• Your assignment: Restate, word for word, every line of the data.
__________
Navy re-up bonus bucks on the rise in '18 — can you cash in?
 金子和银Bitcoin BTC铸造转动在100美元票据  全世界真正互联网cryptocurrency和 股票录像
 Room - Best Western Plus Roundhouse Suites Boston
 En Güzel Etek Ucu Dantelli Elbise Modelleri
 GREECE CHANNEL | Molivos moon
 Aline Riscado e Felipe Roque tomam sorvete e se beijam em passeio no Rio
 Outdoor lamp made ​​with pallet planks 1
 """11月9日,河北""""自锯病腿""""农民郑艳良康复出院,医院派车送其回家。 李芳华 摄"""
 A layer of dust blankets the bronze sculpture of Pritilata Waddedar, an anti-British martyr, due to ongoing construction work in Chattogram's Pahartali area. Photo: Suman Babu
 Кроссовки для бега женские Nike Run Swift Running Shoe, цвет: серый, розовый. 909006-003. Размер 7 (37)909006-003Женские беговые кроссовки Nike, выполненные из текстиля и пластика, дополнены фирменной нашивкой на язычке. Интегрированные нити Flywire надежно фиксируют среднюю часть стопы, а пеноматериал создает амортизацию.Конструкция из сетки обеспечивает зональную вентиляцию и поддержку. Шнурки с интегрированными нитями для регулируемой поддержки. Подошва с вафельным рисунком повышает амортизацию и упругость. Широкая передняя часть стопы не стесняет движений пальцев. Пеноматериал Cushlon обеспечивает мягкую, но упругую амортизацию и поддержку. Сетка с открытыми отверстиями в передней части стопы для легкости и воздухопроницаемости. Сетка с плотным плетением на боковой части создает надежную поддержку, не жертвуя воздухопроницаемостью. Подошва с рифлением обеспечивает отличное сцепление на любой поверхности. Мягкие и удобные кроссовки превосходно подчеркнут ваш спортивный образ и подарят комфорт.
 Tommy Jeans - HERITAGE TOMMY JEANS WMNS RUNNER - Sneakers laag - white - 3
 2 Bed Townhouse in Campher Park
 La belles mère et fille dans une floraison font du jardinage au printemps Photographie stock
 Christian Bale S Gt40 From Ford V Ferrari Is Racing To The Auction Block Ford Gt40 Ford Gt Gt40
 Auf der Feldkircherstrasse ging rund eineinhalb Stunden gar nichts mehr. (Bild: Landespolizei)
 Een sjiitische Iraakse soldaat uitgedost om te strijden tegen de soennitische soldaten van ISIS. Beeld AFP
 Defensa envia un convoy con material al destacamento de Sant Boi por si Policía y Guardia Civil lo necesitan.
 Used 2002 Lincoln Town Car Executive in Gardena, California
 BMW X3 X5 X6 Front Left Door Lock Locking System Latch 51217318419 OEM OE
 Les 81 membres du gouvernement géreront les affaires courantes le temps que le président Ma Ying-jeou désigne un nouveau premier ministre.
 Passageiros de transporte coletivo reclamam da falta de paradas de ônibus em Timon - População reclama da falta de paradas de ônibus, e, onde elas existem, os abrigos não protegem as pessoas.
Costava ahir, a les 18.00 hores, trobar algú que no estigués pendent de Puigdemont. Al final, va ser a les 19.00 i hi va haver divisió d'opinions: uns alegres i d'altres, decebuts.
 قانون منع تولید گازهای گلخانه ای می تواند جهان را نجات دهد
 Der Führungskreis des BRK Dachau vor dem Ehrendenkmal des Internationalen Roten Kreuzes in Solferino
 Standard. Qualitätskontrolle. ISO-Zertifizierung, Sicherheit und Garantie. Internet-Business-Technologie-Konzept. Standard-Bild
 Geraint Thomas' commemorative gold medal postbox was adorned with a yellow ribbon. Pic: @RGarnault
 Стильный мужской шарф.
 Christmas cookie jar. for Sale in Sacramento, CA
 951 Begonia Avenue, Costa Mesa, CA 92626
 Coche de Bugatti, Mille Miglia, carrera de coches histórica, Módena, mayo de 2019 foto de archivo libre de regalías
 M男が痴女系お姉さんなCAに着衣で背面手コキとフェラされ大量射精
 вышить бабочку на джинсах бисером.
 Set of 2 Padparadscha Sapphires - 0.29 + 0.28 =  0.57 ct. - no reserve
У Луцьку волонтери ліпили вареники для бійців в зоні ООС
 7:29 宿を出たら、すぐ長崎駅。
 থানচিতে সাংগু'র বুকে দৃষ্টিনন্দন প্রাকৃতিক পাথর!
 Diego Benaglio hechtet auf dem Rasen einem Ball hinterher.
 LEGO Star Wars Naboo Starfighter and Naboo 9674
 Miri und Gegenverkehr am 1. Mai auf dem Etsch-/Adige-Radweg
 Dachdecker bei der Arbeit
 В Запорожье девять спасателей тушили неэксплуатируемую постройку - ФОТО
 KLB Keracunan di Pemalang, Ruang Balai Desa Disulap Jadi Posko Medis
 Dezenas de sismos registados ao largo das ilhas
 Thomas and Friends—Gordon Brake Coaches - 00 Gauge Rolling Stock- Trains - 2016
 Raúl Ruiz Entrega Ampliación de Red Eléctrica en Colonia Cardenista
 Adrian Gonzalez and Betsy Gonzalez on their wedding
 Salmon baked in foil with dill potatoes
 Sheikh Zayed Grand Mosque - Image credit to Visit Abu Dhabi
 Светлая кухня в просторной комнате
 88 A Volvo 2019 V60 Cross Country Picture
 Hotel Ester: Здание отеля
__________
• Answer:
Navy re-up bonus bucks on the rise in '18 — can you cash in?
 金子和银Bitcoin BTC铸造转动在100美元票据  全世界真正互联网cryptocurrency和 股票录像
 Room - Best Western Plus Roundhouse Suites Boston
 En Güzel Etek Ucu Dantelli Elbise Modelleri
 GREECE CHANNEL | Molivos moon
 Aline Riscado e Felipe Roque tomam sorvete e se beijam em passeio no Rio
 Outdoor lamp made ​​with pallet planks 1
 """11月9日,河北""""自锯病腿""""农民郑艳良康复出院,医院派车送其回家。 李芳华 摄"""
 A layer of dust blankets the bronze sculpture of Pritilata Waddedar, an anti-British martyr, due to ongoing construction work in Chattogram's Pahartali area. Photo: Suman Babu
 Кроссовки для бега женские Nike Run Swift Running Shoe, цвет: серый, розовый. 909006-003. Размер 7 (37)909006-003Женские беговые кроссовки Nike, выполненные из текстиля и пластика, дополнены фирменной нашивкой на язычке. Интегрированные нити Flywire надежно фиксируют среднюю часть стопы, а пеноматериал создает амортизацию.Конструкция из сетки обеспечивает зональную вентиляцию и поддержку. Шнурки с интегрированными нитями для регулируемой поддержки. Подошва с вафельным рисунком повышает амортизацию и упругость. Широкая передняя часть стопы не стесняет движений пальцев. Пеноматериал Cushlon обеспечивает мягкую, но упругую амортизацию и поддержку. Сетка с открытыми отверстиями в передней части стопы для легкости и воздухопроницаемости. Сетка с плотным плетением на боковой части создает надежную поддержку, не жертвуя воздухопроницаемостью. Подошва с рифлением обеспечивает отличное сцепление на любой поверхности. Мягкие и удобные кроссовки превосходно подчеркнут ваш спортивный образ и подарят комфорт.
 Tommy Jeans - HERITAGE TOMMY JEANS WMNS RUNNER - Sneakers laag - white - 3
 2 Bed Townhouse in Campher Park
 La belles mère et fille dans une floraison font du jardinage au printemps Photographie stock
 Christian Bale S Gt40 From Ford V Ferrari Is Racing To The Auction Block Ford Gt40 Ford Gt Gt40
 Auf der Feldkircherstrasse ging rund eineinhalb Stunden gar nichts mehr. (Bild: Landespolizei)
 Een sjiitische Iraakse soldaat uitgedost om te strijden tegen de soennitische soldaten van ISIS. Beeld AFP
 Defensa envia un convoy con material al destacamento de Sant Boi por si Policía y Guardia Civil lo necesitan.
 Used 2002 Lincoln Town Car Executive in Gardena, California
 BMW X3 X5 X6 Front Left Door Lock Locking System Latch 51217318419 OEM OE
 Les 81 membres du gouvernement géreront les affaires courantes le temps que le président Ma Ying-jeou désigne un nouveau premier ministre.
 Passageiros de transporte coletivo reclamam da falta de paradas de ônibus em Timon - População reclama da falta de paradas de ônibus, e, onde elas existem, os abrigos não protegem as pessoas.
Costava ahir, a les 18.00 hores, trobar algú que no estigués pendent de Puigdemont. Al final, va ser a les 19.00 i hi va haver divisió d'opinions: uns alegres i d'altres, decebuts.
 قانون منع تولید گازهای گلخانه ای می تواند جهان را نجات دهد
 Der Führungskreis des BRK Dachau vor dem Ehrendenkmal des Internationalen Roten Kreuzes in Solferino
 Standard. Qualitätskontrolle. ISO-Zertifizierung, Sicherheit und Garantie. Internet-Business-Technologie-Konzept. Standard-Bild
 Geraint Thomas' commemorative gold medal postbox was adorned with a yellow ribbon. Pic: @RGarnault
 Стильный мужской шарф.
 Christmas cookie jar. for Sale in Sacramento, CA
 951 Begonia Avenue, Costa Mesa, CA 92626
 Coche de Bugatti, Mille Miglia, carrera de coches histórica, Módena, mayo de 2019 foto de archivo libre de regalías
 M男が痴女系お姉さんなCAに着衣で背面手コキとフェラされ大量射精
 вышить бабочку на джинсах бисером.
 Set of 2 Padparadscha Sapphires - 0.29 + 0.28 =  0.57 ct. - no reserve
У Луцьку волонтери ліпили вареники для бійців в зоні ООС
 7:29 宿を出たら、すぐ長崎駅。
 থানচিতে সাংগু'র বুকে দৃষ্টিনন্দন প্রাকৃতিক পাথর!
 Diego Benaglio hechtet auf dem Rasen einem Ball hinterher.
 LEGO Star Wars Naboo Starfighter and Naboo 9674
 Miri und Gegenverkehr am 1. Mai auf dem Etsch-/Adige-Radweg
 Dachdecker bei der Arbeit
 В Запорожье девять спасателей тушили неэксплуатируемую постройку - ФОТО
 KLB Keracunan di Pemalang, Ruang Balai Desa Disulap Jadi Posko Medis
 Dezenas de sismos registados ao largo das ilhas
 Thomas and Friends—Gordon Brake Coaches - 00 Gauge Rolling Stock- Trains - 2016
 Raúl Ruiz Entrega Ampliación de Red Eléctrica en Colonia Cardenista
 Adrian Gonzalez and Betsy Gonzalez on their wedding
 Salmon baked in foil with dill potatoes
 Sheikh Zayed Grand Mosque - Image credit to Visit Abu Dhabi
 Светлая кухня в просторной комнате
 88 A Volvo 2019 V60 Cross Country Picture
 Hotel Ester: Здание отеля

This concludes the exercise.